Au sujet de l'emploi des séniors dans la tech

RH

Les seniors, un vivier de compétences ignoré par la tech

Par Laurent Delattre, publié le 29 mars 2024

En dépit de la pénurie de compétences, les entreprises de la tech se privent, volontairement ou non, de l’apport de profils expérimentés. En cause : des préjugés tenaces sur les seniors et des difficultés à rapprocher l’offre de la demande.

Plus que le diplôme, le genre, l’origine ethnique ou l’orientation sexuelle, l’âge reste le principal facteur de discrimination à l’embauche. Selon les statistiques du ministère du Travail (Dares), 43,1 % des personnes de 55 à 64 ans étaient ainsi sans emploi en 2022 en France. Un chiffre terrible alors que la question du maintien des seniors dans l’emploi se pose de manière encore accrue depuis la réforme des retraites et le recul progressif de l’âge à atteindre pour prétendre en profiter.

Si on zoome sur le secteur de la tech, et plus particulièrement sur le monde des start-up qui cultive le jeunisme, les cheveux blancs se font encore plus rares. Selon une étude de La French Tech Grand Paris portant sur un panel de 80 jeunes pousses, seulement 7,7 % de leurs salariés dépassent 45 ans et 2,4 % ont plus de 55 ans.

Un tiers des organisations interrogées n’ont pas de senior dans leurs rangs. Plus gênant encore, un quart considère qu’une personne ne peut pas être recrutée à partir d’un certain âge. Un comble alors que le secteur est confronté à un déficit structurel de compétences.

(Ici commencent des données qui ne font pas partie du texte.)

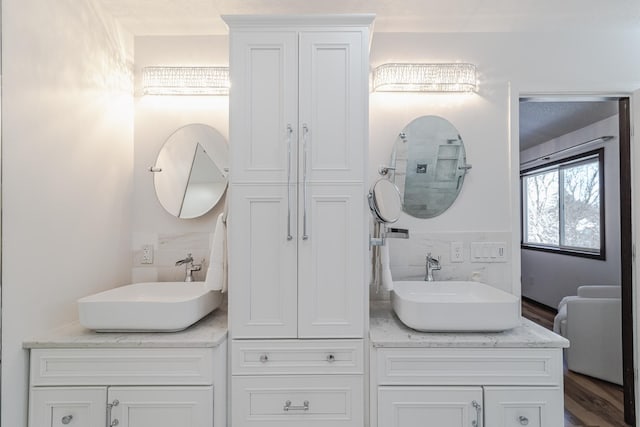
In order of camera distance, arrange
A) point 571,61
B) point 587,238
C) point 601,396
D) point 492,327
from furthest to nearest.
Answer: point 587,238, point 601,396, point 571,61, point 492,327

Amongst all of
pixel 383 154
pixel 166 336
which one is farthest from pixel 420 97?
pixel 166 336

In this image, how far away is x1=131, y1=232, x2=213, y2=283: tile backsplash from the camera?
1.96m

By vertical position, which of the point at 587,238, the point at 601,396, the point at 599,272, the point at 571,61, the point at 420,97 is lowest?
the point at 601,396

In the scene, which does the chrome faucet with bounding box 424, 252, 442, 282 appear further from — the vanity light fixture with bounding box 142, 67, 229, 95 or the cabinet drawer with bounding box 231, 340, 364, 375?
the vanity light fixture with bounding box 142, 67, 229, 95

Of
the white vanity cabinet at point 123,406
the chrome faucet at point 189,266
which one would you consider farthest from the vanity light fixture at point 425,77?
the white vanity cabinet at point 123,406

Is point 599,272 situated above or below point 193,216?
below

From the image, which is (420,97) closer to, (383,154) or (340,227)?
(383,154)

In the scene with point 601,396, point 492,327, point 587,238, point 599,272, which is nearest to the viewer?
point 492,327

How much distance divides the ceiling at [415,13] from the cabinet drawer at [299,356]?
167cm

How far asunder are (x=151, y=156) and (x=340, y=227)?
128cm

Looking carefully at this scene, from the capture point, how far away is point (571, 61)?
1956 millimetres

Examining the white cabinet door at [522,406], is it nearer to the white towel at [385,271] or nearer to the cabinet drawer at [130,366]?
the white towel at [385,271]

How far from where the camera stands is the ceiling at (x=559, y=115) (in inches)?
119

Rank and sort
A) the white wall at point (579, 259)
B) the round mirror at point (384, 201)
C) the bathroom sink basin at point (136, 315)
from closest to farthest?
the bathroom sink basin at point (136, 315) < the round mirror at point (384, 201) < the white wall at point (579, 259)
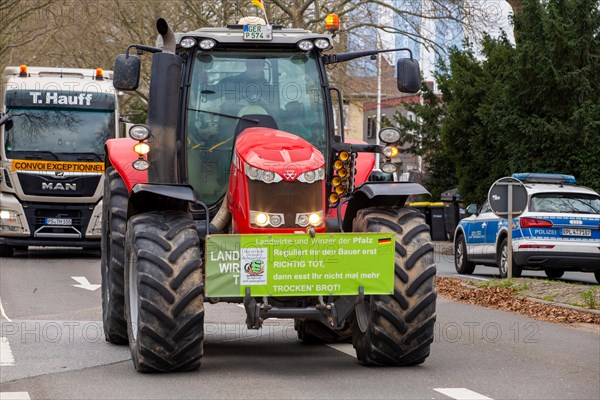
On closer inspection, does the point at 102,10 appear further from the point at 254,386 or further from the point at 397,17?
the point at 254,386

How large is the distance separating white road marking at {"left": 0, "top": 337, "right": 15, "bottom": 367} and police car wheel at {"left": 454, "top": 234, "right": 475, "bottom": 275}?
50.3ft

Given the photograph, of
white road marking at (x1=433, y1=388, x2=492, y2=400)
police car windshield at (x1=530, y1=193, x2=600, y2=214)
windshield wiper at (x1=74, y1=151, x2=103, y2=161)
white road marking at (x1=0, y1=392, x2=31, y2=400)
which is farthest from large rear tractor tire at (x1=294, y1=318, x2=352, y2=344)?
windshield wiper at (x1=74, y1=151, x2=103, y2=161)

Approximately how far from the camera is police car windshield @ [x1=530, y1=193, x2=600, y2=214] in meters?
22.2

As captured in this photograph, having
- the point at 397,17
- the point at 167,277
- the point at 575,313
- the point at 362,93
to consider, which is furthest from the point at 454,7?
the point at 167,277

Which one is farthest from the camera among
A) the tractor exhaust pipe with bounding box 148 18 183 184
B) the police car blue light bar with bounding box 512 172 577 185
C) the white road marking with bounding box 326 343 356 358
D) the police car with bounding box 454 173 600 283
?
the police car blue light bar with bounding box 512 172 577 185

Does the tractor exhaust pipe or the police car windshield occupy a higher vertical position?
the tractor exhaust pipe

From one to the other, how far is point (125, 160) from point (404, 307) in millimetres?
3521

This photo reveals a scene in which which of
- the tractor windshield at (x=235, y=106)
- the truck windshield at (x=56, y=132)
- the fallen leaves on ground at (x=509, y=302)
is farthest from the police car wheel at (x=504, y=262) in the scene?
the tractor windshield at (x=235, y=106)

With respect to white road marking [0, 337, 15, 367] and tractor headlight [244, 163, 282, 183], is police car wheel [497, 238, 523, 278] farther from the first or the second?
tractor headlight [244, 163, 282, 183]

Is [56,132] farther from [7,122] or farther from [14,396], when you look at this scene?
[14,396]

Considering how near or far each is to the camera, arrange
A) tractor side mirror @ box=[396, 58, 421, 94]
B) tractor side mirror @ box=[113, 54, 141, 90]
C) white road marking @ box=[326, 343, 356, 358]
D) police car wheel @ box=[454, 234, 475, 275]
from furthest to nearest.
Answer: police car wheel @ box=[454, 234, 475, 275] → white road marking @ box=[326, 343, 356, 358] → tractor side mirror @ box=[113, 54, 141, 90] → tractor side mirror @ box=[396, 58, 421, 94]

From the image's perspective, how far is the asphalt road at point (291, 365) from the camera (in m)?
8.47

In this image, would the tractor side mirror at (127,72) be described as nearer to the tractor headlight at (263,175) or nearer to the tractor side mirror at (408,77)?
the tractor headlight at (263,175)

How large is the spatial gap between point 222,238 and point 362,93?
34.3 meters
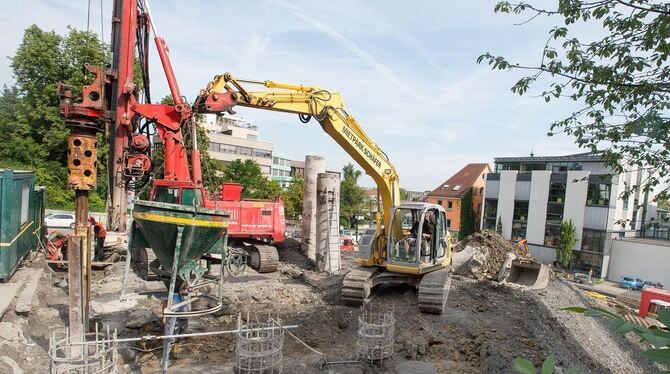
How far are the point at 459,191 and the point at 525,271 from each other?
3095 centimetres

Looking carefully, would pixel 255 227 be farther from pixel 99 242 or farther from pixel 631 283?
pixel 631 283

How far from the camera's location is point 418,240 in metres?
9.92

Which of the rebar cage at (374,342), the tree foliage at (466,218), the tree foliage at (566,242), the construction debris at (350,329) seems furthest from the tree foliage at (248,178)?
→ the rebar cage at (374,342)

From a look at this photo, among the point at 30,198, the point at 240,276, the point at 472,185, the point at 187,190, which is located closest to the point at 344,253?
the point at 240,276

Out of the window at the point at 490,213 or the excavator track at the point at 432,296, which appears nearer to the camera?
the excavator track at the point at 432,296

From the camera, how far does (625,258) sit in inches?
1230

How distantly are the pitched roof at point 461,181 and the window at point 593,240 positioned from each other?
531 inches

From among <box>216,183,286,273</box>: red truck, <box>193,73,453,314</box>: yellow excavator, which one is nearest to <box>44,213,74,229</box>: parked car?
<box>216,183,286,273</box>: red truck

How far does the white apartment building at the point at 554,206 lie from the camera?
31.6 metres

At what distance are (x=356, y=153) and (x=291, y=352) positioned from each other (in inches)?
205

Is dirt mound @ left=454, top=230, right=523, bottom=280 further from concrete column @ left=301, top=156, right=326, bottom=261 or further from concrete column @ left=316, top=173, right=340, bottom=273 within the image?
concrete column @ left=301, top=156, right=326, bottom=261

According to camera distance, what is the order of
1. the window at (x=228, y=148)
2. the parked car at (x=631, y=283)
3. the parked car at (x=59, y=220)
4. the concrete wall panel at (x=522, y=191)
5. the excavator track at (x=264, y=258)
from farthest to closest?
1. the window at (x=228, y=148)
2. the concrete wall panel at (x=522, y=191)
3. the parked car at (x=631, y=283)
4. the parked car at (x=59, y=220)
5. the excavator track at (x=264, y=258)

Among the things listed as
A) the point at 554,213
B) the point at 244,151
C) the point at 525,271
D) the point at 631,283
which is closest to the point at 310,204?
the point at 525,271

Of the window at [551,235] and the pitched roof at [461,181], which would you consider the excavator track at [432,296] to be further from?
the pitched roof at [461,181]
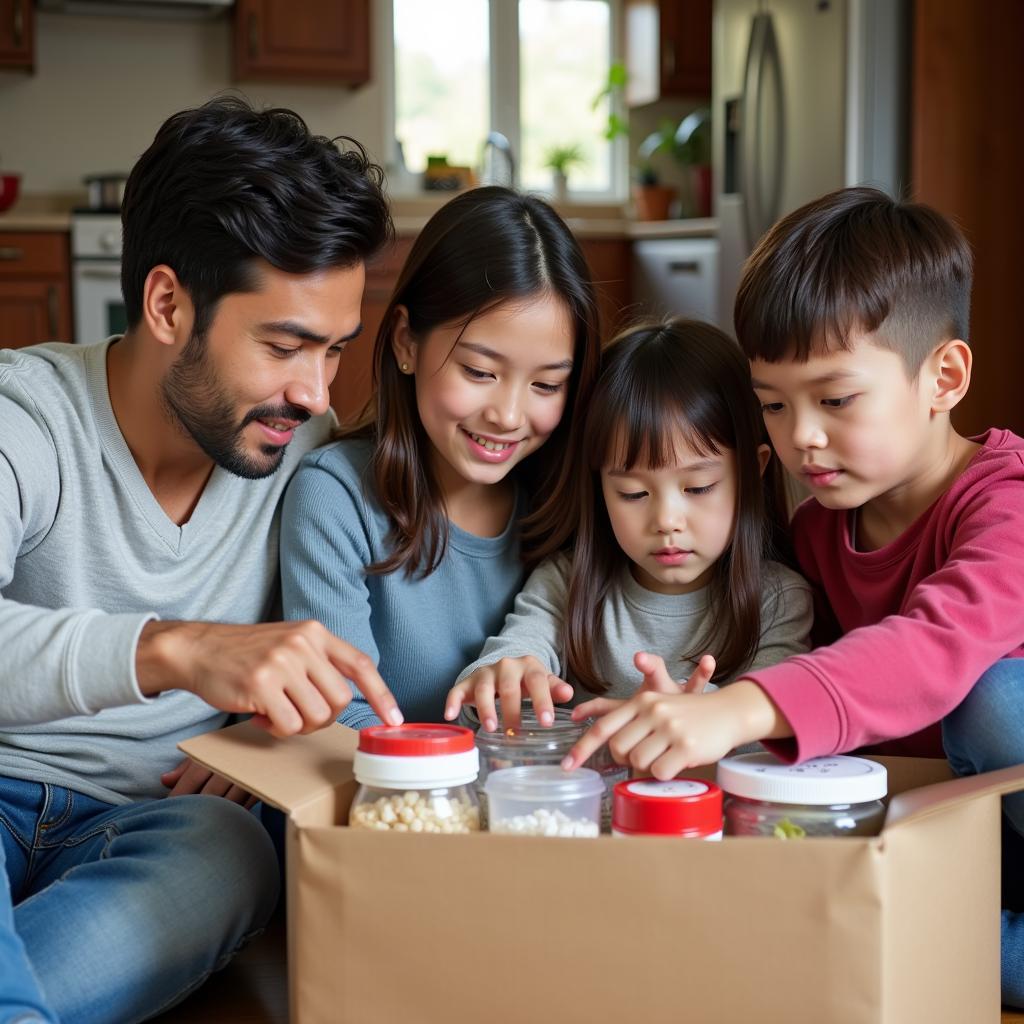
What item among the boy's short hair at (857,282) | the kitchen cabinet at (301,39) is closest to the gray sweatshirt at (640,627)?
the boy's short hair at (857,282)

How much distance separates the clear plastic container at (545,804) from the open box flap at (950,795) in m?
0.22

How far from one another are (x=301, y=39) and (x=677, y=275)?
1.49m

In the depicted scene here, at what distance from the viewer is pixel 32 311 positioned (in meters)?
3.94

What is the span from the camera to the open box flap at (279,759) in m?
0.94

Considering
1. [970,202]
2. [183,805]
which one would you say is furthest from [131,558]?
[970,202]

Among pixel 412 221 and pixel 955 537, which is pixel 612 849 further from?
pixel 412 221

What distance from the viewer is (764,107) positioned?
12.0ft

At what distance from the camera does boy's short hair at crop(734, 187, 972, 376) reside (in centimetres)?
127

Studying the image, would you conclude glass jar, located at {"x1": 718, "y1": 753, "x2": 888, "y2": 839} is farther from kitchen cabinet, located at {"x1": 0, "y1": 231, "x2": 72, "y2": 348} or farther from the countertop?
kitchen cabinet, located at {"x1": 0, "y1": 231, "x2": 72, "y2": 348}

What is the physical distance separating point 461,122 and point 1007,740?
14.0 ft

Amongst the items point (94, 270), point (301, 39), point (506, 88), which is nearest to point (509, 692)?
point (94, 270)

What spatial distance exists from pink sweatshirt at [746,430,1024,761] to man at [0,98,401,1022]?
54cm

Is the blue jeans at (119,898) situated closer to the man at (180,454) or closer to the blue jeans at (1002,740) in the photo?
the man at (180,454)

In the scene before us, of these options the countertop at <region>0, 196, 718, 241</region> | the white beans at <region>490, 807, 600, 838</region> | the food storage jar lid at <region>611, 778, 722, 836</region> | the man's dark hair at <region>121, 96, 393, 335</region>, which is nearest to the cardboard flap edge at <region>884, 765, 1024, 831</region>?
the food storage jar lid at <region>611, 778, 722, 836</region>
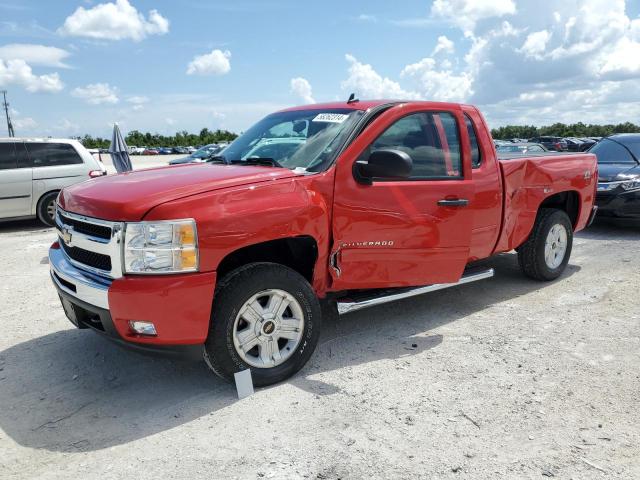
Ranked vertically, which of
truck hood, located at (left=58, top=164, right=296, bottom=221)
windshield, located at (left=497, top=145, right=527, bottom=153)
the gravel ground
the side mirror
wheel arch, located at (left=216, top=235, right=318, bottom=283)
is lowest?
the gravel ground

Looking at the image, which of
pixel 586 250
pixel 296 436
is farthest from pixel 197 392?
pixel 586 250

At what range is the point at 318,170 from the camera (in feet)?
12.3

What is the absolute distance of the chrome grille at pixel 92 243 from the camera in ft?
10.2

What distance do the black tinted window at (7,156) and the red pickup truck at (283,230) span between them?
6979mm

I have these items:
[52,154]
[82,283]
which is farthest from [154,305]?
[52,154]

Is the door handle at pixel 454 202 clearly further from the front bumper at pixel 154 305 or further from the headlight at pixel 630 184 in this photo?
the headlight at pixel 630 184

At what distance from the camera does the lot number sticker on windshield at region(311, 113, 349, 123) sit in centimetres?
413

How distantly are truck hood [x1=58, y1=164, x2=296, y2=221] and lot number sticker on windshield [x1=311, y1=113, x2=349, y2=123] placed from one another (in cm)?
68

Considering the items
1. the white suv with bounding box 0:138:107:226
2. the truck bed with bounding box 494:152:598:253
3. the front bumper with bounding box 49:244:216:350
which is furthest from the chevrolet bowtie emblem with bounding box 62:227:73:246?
the white suv with bounding box 0:138:107:226

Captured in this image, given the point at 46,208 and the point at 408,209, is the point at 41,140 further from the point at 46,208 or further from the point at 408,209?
the point at 408,209

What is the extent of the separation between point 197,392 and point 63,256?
133 centimetres

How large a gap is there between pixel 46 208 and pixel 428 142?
27.1 feet

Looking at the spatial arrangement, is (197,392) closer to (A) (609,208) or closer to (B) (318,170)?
(B) (318,170)

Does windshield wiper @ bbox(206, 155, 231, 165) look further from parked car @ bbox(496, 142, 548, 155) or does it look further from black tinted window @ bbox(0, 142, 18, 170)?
black tinted window @ bbox(0, 142, 18, 170)
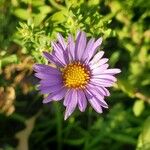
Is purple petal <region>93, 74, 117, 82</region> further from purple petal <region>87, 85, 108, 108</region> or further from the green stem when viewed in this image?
the green stem

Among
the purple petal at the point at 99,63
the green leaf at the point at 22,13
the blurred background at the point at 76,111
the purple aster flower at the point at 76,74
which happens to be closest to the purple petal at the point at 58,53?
the purple aster flower at the point at 76,74

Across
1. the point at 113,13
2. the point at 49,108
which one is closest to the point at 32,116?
the point at 49,108

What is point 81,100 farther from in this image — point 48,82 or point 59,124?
point 59,124

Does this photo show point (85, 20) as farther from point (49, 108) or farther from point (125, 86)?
point (49, 108)

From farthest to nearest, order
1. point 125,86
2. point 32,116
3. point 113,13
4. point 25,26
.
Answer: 1. point 32,116
2. point 113,13
3. point 125,86
4. point 25,26

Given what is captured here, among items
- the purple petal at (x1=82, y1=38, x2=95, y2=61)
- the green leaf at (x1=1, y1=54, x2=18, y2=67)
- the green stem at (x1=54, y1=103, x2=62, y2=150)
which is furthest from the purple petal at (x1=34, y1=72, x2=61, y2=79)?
the green stem at (x1=54, y1=103, x2=62, y2=150)

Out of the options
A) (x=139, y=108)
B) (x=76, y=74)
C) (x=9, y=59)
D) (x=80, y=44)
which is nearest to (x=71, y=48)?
(x=80, y=44)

Reste à savoir ce qu’est un senior, notion particulièrement floue. Plus de 20 % des répondants à l’étude en question considèrent qu’au-delà de 45 ans, une personne fait partie de cette catégorie. Une proportion sensiblement équivalente place la barre au-delà de 60 ans. Un professionnel peut ainsi se retrouver étiqueté senior pendant 20 ans, soit la moitié de sa vie au travail.

Parmi les explications avancées par les entreprises de la tech de leur manque d’intérêt pour les profils expérimentés, figurent en tête le montant de leur rémunération, jugé trop élevé, puis le manque d’adaptabilité à l’utilisation des outils digitaux du quotidien.
« Ce dernier point est clairement un préjugé à l’encontre des personnes expérimentées qui, pour une grande partie, ont vécu l’essor des outils numériques et leurs évolutions jusqu’à aujourd’hui », juge Alexandra André, directrice générale de la French Tech Grand Paris. A contrario, les start-up ouvertes aux seniors louent, quant à elles, leur sagesse et leur expérience, des apports salutaires au sein de leurs jeunes équipes.

Au-delà de ces préjugés à combattre, l’étude pointe la difficulté de rapprocher l’offre et la demande. Ne serait-ce qu’en termes de sourcing : 28 % des dirigeants précisent avoir des difficultés dans l’identification des profils expérimentés et ne pas savoir où les trouver. De leur côté, 60 % des seniors ne savent pas comment identifier les opportunités professionnelles. 76 % d’entre eux disposent d’un réseau limité voire d’aucun réseau dans la tech.

Pour changer la donne, les entreprises de la tech réclament notamment des aides financières et des contrats adaptés d’insertion, des formations et des outils plus efficaces pour le sourcing. De leur côté, deux seniors sur trois souhaiteraient bénéficier d’une immersion professionnelle au sein d’une entreprise innovante.

Mais une autre étude, réalisée par le cabinet Robert Walters, met en évidence des pratiques à changer au sein des DRH. Plus de sept cadres sur dix estiment en effet que les blocages aux candidatures des seniors se font dès la réception de leur CV (64 %), plutôt qu’à l’issue de l’entretien (14 %), ou encore lors de la finalisation du processus de recrutement (13 %).

Dans ce même document et pour dépasser les a priori sur les prétentions salariales des seniors, 62 % des cadres souhaiteraient instaurer une communication plus transparente sur la rémunération. Ce qui permettrait à la fois aux profils expérimentés de postuler en toute connaissance de cause et aux recruteurs de rencontrer davantage de candidats.